The query-time architecture is where WARC-GPT's flexibility shines. It supports three LLM backends through a provider abstraction: OpenAI's API, Ollama for local models, and any OpenAI-compatible endpoint. The retrieval step queries ChromaDB with the user's question, fetching top-k semantically similar chunks:

# Semantic retrieval from ChromaDB
results = collection.query(
    query_texts=[user_question],
    n_results=5,
    include=['documents', 'metadatas', 'distances']
)

# Build context from retrieved chunks
context = "\n\n".join([
    f"[Source: {meta['url']} - {meta['timestamp']}]\n{doc}"
    for doc, meta in zip(results['documents'][0], results['metadatas'][0])
])

The retrieved context gets injected into a prompt template that instructs the LLM to answer based on archived content. WARC-GPT maintains conversation history in-memory, allowing multi-turn dialogues where users can ask follow-ups like "tell me more about that policy" without re-establishing context.

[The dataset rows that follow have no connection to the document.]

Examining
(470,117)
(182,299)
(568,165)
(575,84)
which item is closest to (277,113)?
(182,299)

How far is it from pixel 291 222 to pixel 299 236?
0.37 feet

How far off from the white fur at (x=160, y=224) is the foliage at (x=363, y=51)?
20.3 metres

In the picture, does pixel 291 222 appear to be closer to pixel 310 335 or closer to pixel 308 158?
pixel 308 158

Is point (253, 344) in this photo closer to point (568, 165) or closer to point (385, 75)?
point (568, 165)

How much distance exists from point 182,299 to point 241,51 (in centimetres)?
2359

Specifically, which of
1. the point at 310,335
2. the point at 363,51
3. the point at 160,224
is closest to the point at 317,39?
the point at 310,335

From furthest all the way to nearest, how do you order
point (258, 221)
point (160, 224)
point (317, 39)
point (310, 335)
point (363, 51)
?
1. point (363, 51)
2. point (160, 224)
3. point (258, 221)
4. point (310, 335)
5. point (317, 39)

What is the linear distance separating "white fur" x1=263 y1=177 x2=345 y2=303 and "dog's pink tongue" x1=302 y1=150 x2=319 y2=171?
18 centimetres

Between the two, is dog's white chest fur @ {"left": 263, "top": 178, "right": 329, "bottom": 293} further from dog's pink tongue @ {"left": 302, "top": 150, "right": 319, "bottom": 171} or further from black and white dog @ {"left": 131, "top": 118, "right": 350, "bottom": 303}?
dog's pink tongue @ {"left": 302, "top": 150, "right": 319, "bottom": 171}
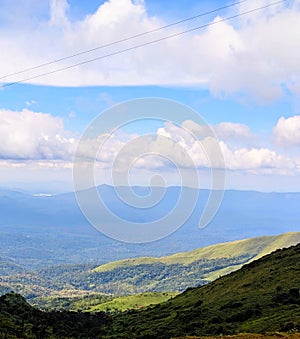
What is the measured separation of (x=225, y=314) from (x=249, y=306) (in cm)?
428

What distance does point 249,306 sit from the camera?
6931 cm

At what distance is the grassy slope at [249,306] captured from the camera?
54656 mm

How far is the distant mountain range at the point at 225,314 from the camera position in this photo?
186 feet

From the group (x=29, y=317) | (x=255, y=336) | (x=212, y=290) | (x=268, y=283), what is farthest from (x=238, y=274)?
(x=255, y=336)

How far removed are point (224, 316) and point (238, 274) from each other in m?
48.8

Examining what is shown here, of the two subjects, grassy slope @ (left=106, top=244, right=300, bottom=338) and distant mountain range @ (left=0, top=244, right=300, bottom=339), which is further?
distant mountain range @ (left=0, top=244, right=300, bottom=339)

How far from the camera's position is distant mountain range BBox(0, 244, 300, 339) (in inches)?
2227

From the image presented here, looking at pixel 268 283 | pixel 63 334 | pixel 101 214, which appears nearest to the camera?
pixel 101 214

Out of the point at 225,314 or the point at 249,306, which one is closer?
the point at 249,306

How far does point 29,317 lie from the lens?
9244 centimetres

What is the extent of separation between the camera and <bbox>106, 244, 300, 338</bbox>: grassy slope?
54.7 meters

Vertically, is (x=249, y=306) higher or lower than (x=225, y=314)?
higher

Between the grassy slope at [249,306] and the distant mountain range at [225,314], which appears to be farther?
the distant mountain range at [225,314]

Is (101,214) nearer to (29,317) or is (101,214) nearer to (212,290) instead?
(29,317)
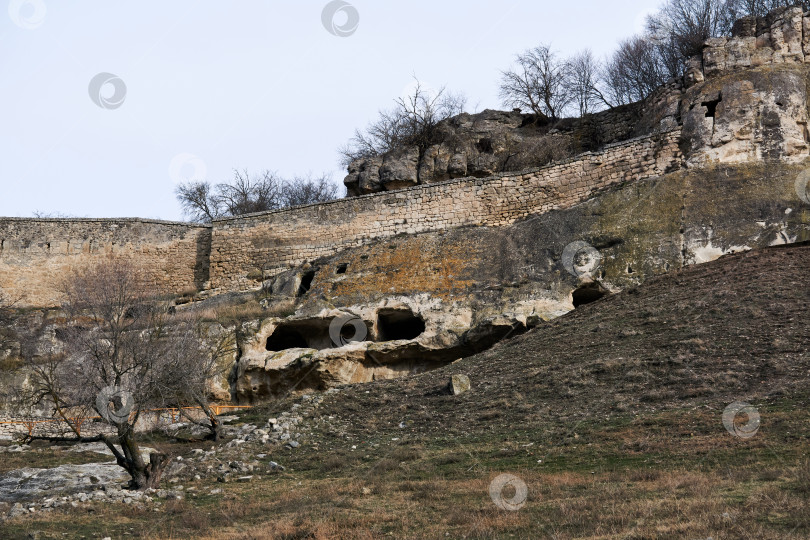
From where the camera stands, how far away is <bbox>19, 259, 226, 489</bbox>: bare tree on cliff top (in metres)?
15.2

One thoughtful feature is the T-SNE visualization endpoint. After ingestion, you can generate 2D projections of the embedding space to see how content clusters—useful for understanding whether your WARC collection contains distinct topical areas or homogeneous content. This interpretability layer helps archivists validate that embeddings meaningfully represent their collections.

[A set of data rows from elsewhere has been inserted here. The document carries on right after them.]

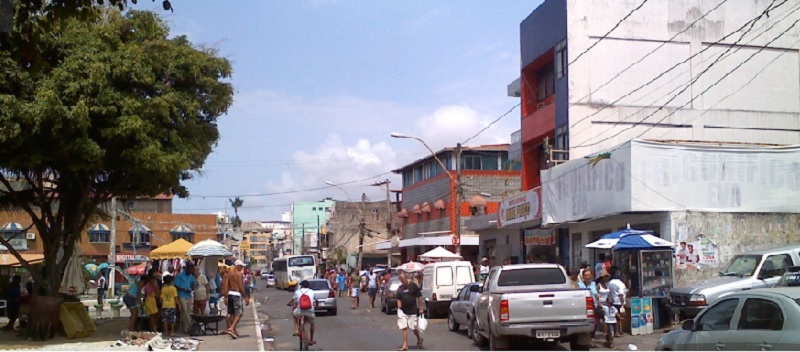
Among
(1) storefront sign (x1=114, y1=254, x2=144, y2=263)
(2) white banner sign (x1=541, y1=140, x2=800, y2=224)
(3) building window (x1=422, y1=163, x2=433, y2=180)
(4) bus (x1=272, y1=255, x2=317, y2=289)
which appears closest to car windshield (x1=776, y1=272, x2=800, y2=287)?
(2) white banner sign (x1=541, y1=140, x2=800, y2=224)

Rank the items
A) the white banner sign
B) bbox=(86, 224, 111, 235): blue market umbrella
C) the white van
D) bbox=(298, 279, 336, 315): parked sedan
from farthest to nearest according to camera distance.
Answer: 1. bbox=(86, 224, 111, 235): blue market umbrella
2. bbox=(298, 279, 336, 315): parked sedan
3. the white van
4. the white banner sign

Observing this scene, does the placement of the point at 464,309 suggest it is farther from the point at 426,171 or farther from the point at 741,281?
the point at 426,171

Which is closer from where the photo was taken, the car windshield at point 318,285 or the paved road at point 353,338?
the paved road at point 353,338

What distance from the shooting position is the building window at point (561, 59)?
32.5 meters

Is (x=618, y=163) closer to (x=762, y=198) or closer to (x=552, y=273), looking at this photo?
(x=762, y=198)

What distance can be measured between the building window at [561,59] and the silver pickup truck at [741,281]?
15.0 m

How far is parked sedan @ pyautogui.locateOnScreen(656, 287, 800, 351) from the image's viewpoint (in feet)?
28.7

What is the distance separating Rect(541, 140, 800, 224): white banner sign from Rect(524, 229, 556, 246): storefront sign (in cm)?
857

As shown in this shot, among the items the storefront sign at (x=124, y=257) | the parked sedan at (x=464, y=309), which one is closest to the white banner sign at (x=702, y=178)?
the parked sedan at (x=464, y=309)

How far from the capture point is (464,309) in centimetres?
2112

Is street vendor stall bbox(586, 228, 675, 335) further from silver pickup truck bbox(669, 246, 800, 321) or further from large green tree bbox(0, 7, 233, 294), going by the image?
large green tree bbox(0, 7, 233, 294)

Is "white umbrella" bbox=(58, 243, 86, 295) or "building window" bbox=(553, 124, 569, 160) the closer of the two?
"white umbrella" bbox=(58, 243, 86, 295)

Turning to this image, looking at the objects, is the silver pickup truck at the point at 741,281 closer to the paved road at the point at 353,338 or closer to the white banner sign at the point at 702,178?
the paved road at the point at 353,338

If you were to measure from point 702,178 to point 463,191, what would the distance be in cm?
3118
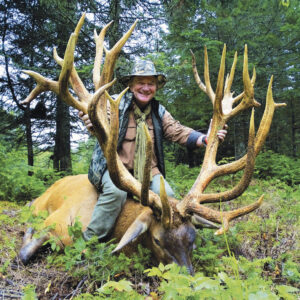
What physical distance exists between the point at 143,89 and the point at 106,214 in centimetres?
162

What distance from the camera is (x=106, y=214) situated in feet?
9.85

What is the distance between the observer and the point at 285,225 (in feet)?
11.7

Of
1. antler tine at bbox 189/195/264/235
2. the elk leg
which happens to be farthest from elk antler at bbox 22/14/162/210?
the elk leg

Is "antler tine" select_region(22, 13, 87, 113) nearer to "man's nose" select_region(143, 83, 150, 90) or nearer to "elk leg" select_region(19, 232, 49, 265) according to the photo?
"man's nose" select_region(143, 83, 150, 90)

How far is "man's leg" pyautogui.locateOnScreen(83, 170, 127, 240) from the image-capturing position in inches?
118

The Flask web UI provides a ChatGPT-style interface, but the real power is in the API endpoints that could integrate into archival discovery systems. A library could add a "Ask about this collection" feature to their digital collections portal, routing questions through WARC-GPT to surface relevant historical snapshots.

Gotcha

WARC-GPT's experimental status shows most clearly in its data management: every ingestion run wipes the entire ChromaDB database. There's no incremental indexing, no way to add new WARCs without re-processing everything, and no persistence guarantees beyond the local filesystem. For a 50GB WARC collection, this means hours of re-ingestion if you want to add one more file. Production use would require forking and implementing collection-level indexing with unique identifiers.

The content extraction pipeline also reveals age. It only handles text/html and application/pdf MIME types, ignoring the reality that modern web archives increasingly capture JavaScript-rendered single-page applications, multimedia content, and API responses. A WARC of a 2024 React application would yield almost nothing useful—just the sparse HTML shell before JavaScript execution. There's no headless browser rendering, no JavaScript execution, and no handling of dynamic content that defines contemporary web experiences. Additionally, the chunking strategy can split mid-sentence or separate critical context from its referent, and there's no deduplication to handle near-identical pages captured at different timestamps. For researchers working with archives of social media platforms or modern web applications, these limitations make WARC-GPT a non-starter without significant extension work.

Verdict

Use WARC-GPT if you're a digital librarian, archivist, or researcher exploring how RAG can unlock web archive collections, particularly when privacy concerns demand local model deployment. It's ideal for prototyping conversational interfaces over curated WARC collections (conferences, events, specific campaigns) where content is primarily textual HTML from the 2000s-2010s web era, and you need something working in a weekend hackathon. Skip if you need production-ready archival infrastructure, work with large-scale collections requiring incremental updates, have modern JavaScript-heavy websites in your WARCs, or lack the Python expertise to fork and extend when you inevitably hit its experimental limitations. For mission-critical discovery, invest in LangChain or LlamaIndex with custom WARC loaders instead—you'll write more code upfront but get production features like incremental indexing, proper document management, and active maintenance.